Max Mosley dead: F1 boss and son of fascist leader dies aged 81 after long cancer battle
Max Mosley dead from cancer aged 81: F1 boss and son of fascist leader Oswald Mosley – who won landmark privacy case against News of the World over masochistic orgy with five prostitutes – dies at his Chelsea home
- Mr Mosley was President of the FIA between 1993 and 2009 having built F1 empire with Bernie Ecclestone
- But his career would be overshadowed by a sadomasochistic orgy with five prostitutes filmed by NOTW
- He would win landmark privacy case after arguing it didn’t have ‘Nazi’ theme and wasn’t in the public interest
- In later life he’d campaign for stricter press controls and would plough millions into new Impress regulator
Former Formula 1 chief Max Mosley died at home in Chelsea last night aged 81, after a long battle with cancer.
Mr Mosley, whose father Sir Oswald Mosley was the wartime leader of the British Union of Fascists and a Hitler sympathiser, was an outspoken president of the FIA, the motorsport’s governing body, for 16 years between 1993 and 2009 and is regarded as one of F1’s most influential ever figures.
The F1 tycoon, a qualified barrister and racing driver, later became an enemy of the free press and backed calls for stricter controls on the media after Rupert Murdoch’s tabloid News of the World published photos and video of him at a sadomasochistic orgy with five prostitutes in 2008.
Mr Mosley successfully sued the paper for breach of confidence and misuse of private information and went on to use his millions to bankroll state-recognised press watchdog Impress, which was set up in the wake of the Leveson Inquiry and has been regarded by critics as an attack on free speech.
In 2018, he found himself embroiled in yet more controversy over allegations that he published a racist campaign leaflet in support of his father’s Union movement in a 1961 by-election which linked non-white immigrants with diseases such as tuberculosis, VD and leprosy. Mr Mosley previously said he did not ‘recognise’ the leaflet and it was ‘not something I would have ever wished to be associated with’.

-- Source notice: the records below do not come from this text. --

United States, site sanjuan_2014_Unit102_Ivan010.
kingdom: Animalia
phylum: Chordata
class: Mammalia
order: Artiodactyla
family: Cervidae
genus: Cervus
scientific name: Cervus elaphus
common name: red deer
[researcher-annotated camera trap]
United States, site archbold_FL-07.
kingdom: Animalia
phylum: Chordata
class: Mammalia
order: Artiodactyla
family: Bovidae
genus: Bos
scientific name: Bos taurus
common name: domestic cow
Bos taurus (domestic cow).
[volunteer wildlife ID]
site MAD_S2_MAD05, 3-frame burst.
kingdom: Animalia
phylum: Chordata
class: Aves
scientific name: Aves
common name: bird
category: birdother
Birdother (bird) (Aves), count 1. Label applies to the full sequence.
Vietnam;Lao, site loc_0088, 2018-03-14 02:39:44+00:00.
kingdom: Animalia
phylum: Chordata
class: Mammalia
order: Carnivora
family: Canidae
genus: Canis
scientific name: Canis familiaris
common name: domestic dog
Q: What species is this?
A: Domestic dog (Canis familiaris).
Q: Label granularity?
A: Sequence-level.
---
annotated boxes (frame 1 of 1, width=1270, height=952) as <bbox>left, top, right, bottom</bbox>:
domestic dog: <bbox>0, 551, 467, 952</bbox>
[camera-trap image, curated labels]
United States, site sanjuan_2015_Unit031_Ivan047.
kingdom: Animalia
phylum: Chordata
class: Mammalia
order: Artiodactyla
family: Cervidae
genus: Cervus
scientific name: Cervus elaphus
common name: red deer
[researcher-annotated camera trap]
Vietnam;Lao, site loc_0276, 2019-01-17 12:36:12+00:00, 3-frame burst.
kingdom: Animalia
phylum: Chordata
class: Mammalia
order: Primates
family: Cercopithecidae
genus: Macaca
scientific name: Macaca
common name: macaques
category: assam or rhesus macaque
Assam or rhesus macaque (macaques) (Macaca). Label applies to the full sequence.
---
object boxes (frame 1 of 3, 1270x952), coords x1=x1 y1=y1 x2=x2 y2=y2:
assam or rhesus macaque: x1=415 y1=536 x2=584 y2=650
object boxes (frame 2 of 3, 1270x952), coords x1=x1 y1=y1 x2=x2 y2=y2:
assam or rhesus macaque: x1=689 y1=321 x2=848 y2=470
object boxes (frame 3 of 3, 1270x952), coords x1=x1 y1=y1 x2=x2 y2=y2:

His parents – Sir Oswald and Lady Diana Mosley, the third of the Mitford sisters – were both jailed during the Second World War for their sympathy for Hitler. Their secret wedding was even attended by Hitler and hosted in the home of Nazi propagandist Joseph Goebbels in Berlin in 1936.
After qualifying as a barrister, Mr Mosley became involved in motorsports and made the dangerous sport safer. He went on to build F1 into a global mega-brand alongside ex-F1 chief executive Bernie Ecclestone, who told MailOnline today that his death was akin to losing a brother.
The 90-year-old magnate also admitted that he wished he had done more to defend Mr Mosley in the wake of the 2008 News of the World scandal, when F1 sponsors wanted him sacked.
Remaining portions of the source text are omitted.